Here is the call graph for this function:

Variable Documentation

◆ icmpsock

int icmpsock
static

Socket we use to receive "fake" ICMP replies.

Definition at line 211 of file gnunet-helper-nat-server.c.

Referenced by main(), and process_icmp_response().

◆ rawsock

int rawsock
static

Socket we use to send our ICMP requests.

Definition at line 216 of file gnunet-helper-nat-server.c.

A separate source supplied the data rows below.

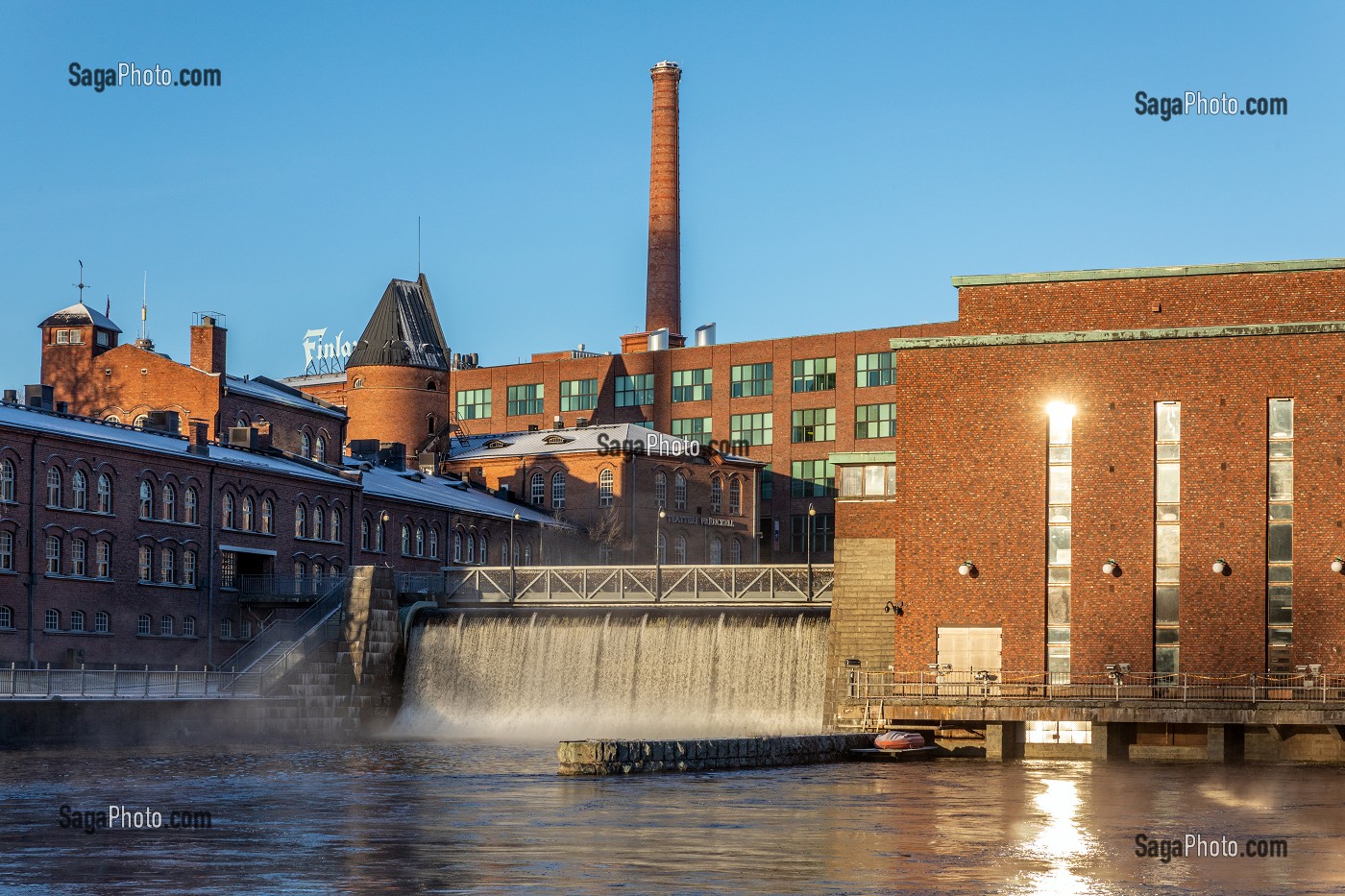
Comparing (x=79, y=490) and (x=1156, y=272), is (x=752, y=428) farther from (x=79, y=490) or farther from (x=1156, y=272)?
(x=1156, y=272)

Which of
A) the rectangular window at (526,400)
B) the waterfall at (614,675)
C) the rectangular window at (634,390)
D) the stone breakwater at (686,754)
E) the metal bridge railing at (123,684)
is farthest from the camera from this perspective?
the rectangular window at (526,400)

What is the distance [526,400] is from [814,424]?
2379cm

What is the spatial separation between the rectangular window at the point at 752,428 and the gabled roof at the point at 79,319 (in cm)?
4000

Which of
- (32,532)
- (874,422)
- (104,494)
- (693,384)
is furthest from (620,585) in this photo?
(693,384)

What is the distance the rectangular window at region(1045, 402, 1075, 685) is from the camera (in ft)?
177

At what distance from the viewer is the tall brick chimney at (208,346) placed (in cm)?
9938

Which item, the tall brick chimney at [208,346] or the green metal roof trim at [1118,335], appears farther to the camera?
the tall brick chimney at [208,346]

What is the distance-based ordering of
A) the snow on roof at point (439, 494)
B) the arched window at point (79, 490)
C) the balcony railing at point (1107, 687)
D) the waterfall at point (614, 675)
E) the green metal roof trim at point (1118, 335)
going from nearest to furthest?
the balcony railing at point (1107, 687), the green metal roof trim at point (1118, 335), the waterfall at point (614, 675), the arched window at point (79, 490), the snow on roof at point (439, 494)

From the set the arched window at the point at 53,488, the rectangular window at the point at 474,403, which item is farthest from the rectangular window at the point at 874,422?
the arched window at the point at 53,488

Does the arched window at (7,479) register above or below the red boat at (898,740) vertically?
above

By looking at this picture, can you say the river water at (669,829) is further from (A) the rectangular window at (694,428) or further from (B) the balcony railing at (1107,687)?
(A) the rectangular window at (694,428)

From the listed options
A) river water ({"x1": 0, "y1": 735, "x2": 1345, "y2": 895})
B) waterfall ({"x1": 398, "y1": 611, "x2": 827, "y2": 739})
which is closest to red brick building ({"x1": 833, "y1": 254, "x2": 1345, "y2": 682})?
river water ({"x1": 0, "y1": 735, "x2": 1345, "y2": 895})

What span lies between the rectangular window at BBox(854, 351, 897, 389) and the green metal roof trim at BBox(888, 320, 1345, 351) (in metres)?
58.4

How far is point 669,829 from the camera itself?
30.9 metres
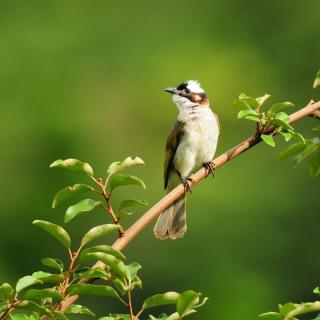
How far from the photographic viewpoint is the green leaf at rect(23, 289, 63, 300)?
2.20 m

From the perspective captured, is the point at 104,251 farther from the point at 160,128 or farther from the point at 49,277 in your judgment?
the point at 160,128

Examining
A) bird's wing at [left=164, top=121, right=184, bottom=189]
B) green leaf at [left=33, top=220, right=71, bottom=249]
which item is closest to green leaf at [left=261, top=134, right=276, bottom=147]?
green leaf at [left=33, top=220, right=71, bottom=249]

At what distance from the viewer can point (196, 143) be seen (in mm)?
5129

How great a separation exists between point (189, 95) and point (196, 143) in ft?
0.94

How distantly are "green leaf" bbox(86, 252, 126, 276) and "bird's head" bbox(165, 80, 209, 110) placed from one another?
118 inches

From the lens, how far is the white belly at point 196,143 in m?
5.07

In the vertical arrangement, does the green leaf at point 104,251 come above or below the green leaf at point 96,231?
below

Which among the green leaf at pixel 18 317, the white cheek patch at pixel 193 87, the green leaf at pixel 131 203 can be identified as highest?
the white cheek patch at pixel 193 87

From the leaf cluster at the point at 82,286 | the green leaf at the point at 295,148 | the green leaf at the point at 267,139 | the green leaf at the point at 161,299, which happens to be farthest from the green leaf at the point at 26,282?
the green leaf at the point at 295,148

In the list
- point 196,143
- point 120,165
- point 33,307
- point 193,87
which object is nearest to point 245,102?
point 120,165

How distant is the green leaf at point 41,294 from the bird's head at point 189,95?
3116 mm

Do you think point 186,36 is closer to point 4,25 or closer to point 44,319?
point 4,25

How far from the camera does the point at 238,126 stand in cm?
2102

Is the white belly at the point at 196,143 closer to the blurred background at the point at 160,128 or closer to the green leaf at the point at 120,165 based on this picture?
the green leaf at the point at 120,165
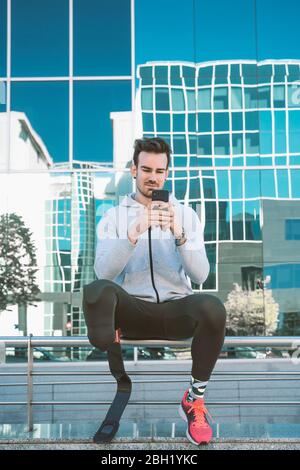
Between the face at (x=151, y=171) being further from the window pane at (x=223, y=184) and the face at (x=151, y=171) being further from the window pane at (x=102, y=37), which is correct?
the window pane at (x=102, y=37)

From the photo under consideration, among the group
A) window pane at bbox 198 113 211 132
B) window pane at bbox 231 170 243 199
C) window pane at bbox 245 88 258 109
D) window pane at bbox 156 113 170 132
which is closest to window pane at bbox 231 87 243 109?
window pane at bbox 245 88 258 109

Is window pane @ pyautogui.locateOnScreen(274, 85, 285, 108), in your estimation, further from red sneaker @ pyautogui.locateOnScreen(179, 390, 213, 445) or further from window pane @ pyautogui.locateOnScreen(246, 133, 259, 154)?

Referenced by main(), send_icmp_echo(), and setup_raw_socket().

◆ udpsock

int udpsock
static

Socket we use to send our UDP requests.

Definition at line 221 of file gnunet-helper-nat-server.c.

Referenced by main(), and send_udp().

◆ dummy

struct in_addr dummy
static

Target "dummy" address.

Definition at line 226 of file gnunet-helper-nat-server.c.

Referenced by main(), send_icmp_echo(), and send_udp().